Saved entries:
^^^^
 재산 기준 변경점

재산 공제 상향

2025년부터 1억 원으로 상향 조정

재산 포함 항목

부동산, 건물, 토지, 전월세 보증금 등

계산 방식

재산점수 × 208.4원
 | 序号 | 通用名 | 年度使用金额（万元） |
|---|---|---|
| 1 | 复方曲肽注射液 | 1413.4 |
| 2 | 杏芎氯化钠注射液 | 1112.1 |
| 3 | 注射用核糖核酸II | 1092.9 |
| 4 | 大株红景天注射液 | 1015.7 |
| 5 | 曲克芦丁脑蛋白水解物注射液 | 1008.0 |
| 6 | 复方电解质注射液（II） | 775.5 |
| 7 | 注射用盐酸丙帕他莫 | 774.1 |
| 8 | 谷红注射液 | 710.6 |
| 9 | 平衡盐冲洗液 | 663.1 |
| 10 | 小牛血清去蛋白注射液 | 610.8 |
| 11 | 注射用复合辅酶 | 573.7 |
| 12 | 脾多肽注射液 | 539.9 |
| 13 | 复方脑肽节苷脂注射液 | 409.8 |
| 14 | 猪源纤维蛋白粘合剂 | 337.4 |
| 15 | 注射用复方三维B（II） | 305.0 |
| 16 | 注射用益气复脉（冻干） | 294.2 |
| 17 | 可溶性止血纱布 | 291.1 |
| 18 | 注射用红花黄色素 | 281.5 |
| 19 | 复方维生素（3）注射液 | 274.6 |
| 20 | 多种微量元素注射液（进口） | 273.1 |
^^^^
Task directions: Repeat each record exactly. Omit nothing.

Written response:
 재산 기준 변경점

재산 공제 상향

2025년부터 1억 원으로 상향 조정

재산 포함 항목

부동산, 건물, 토지, 전월세 보증금 등

계산 방식

재산점수 × 208.4원
 | 序号 | 通用名 | 年度使用金额（万元） |
|---|---|---|
| 1 | 复方曲肽注射液 | 1413.4 |
| 2 | 杏芎氯化钠注射液 | 1112.1 |
| 3 | 注射用核糖核酸II | 1092.9 |
| 4 | 大株红景天注射液 | 1015.7 |
| 5 | 曲克芦丁脑蛋白水解物注射液 | 1008.0 |
| 6 | 复方电解质注射液（II） | 775.5 |
| 7 | 注射用盐酸丙帕他莫 | 774.1 |
| 8 | 谷红注射液 | 710.6 |
| 9 | 平衡盐冲洗液 | 663.1 |
| 10 | 小牛血清去蛋白注射液 | 610.8 |
| 11 | 注射用复合辅酶 | 573.7 |
| 12 | 脾多肽注射液 | 539.9 |
| 13 | 复方脑肽节苷脂注射液 | 409.8 |
| 14 | 猪源纤维蛋白粘合剂 | 337.4 |
| 15 | 注射用复方三维B（II） | 305.0 |
| 16 | 注射用益气复脉（冻干） | 294.2 |
| 17 | 可溶性止血纱布 | 291.1 |
| 18 | 注射用红花黄色素 | 281.5 |
| 19 | 复方维生素（3）注射液 | 274.6 |
| 20 | 多种微量元素注射液（进口） | 273.1 |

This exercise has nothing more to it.